OUTSIDE THE BOX
THE headline on the Philippine news web site Rappler.com read “80% of PHL businesses plan to increase salaries.” When you read something like that, you know you are going to an uncommon place. The conventional wisdom is that business rarely raises its labor costs without a compelling reason, usually labor unrest and dissatisfaction.
However, there are two main reasons for a business to increase wages. The first concern is that there is a looming shortage of the kind of workers a business needs and businesses does not want to lose employees to other companies.
The second reason to raise compensation is to prepare for increased business in the future that will require experienced employees. In times when sales and production are increasing, you do not want to have to train new employees. A smart business raises salaries before the wave of increased workload comes. You want your staff to be happy with their job before you start asking them for more productivity.
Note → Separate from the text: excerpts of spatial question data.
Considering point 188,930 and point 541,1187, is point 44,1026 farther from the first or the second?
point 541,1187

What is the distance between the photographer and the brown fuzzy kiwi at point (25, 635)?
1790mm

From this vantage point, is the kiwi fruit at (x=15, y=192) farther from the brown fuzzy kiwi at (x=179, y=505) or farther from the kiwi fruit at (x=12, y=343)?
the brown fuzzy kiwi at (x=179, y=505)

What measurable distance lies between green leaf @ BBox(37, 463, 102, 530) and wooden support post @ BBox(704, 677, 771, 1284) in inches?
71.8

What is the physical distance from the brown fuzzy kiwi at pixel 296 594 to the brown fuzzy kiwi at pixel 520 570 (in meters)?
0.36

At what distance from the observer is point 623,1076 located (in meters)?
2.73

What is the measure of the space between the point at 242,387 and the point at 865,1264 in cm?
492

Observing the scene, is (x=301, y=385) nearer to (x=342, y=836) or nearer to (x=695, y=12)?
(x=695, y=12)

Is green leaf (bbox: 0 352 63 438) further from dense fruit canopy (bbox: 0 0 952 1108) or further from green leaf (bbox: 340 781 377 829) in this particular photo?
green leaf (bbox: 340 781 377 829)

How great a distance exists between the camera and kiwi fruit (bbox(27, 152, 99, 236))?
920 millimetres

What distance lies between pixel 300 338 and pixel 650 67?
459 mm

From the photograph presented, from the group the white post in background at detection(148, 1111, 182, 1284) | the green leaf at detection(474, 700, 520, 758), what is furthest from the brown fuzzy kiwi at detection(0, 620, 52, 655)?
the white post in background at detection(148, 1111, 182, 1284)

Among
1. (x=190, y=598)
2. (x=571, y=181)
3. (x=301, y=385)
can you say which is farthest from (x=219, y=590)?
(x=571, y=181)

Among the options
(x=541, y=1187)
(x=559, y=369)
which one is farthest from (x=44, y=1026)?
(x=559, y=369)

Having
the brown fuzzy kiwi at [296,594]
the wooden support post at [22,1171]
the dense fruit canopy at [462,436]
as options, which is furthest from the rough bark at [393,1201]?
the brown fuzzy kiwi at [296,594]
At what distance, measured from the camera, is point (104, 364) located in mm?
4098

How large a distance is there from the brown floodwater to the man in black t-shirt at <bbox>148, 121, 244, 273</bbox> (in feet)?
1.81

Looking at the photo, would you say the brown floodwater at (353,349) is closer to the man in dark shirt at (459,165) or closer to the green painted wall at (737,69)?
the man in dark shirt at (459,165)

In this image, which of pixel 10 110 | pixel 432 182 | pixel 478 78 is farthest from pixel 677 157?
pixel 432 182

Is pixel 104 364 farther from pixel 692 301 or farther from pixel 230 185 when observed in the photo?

When only 20 percent of Philippine employers do not intend to raise wages between now and the end of the year—that is an important story.
One business consultant theorized that the reason that employers are increasing wages was that they were not hiring any additional people and that is bad. In looking at the rest of the Rappler article, I do not buy the premise behind that argument.
The increasing salary expectations came from the latest Grant Thornton International Business Report, which asks specific questions of a large variety of businesses around the globe. In response to the question of new hiring, in the second quarter only 28 percent of the businesses expect to add new employees in the next 12 months, lower than the 42 percent in the first quarter.
The reason I do not think that a slowdown in hiring is a negative is that many businesses do not necessarily require new employees to increase revenues and profits. A supermarket needs more cashiers, for example, as sales volume grows. But for other businesses like mine, I need another computer and more speed from my Internet connection. A medium-sized manufacturing or food-processing company might find it more cost effective to upgrade its machinery for use by better, more experienced employees rather than to hire more warm bodies.
The heart of the Grant Thornton survey though is business optimism. For the second quarter of 2012, local businesses are the 2nd (behind Peru and tied with Chile) most optimistic in the world regarding the local economy. The Philippines score was 90 versus 23 for Asean and globally.
The constraints and hindrances to doing business range from IT infrastructure to the shortage of long-term finance. However, about 75 percent of all the local businesses surveyed did not see any major constraints to business. While 22 percent said they had a problem with having enough working capital, that means 78 percent did not have that problem. Worry about a shortage of long-term financing was a concern for 18 percent, 82 percent did not have that worry. See what I mean?
Forty percent of all businesses expect profits to be higher. Half are concerned about a drop in revenues. 40 percent expecting higher profits is certainly a reason for optimism. And the second percentage regarding a concern about dropping revenues is not true. It should be 100 percent. Every business owner I know, no matter how good business is today is always worried about future sales going down.
And about those salary increases, 25 percent of all businesses are worried about a skilled labor shortage.
Why are businesses so optimistic? All the gloom and doom for the last four years about the global economic catastrophe hitting the Philippines, the call-center business going back to India, and dropping overseas Filipino workers remittances, among other disasters, just have not happened and show little indication of happening in the reasonable future. While the debt typhoon pounds the rest of the world, let’s build businesses and make money in the storm-free Philippines.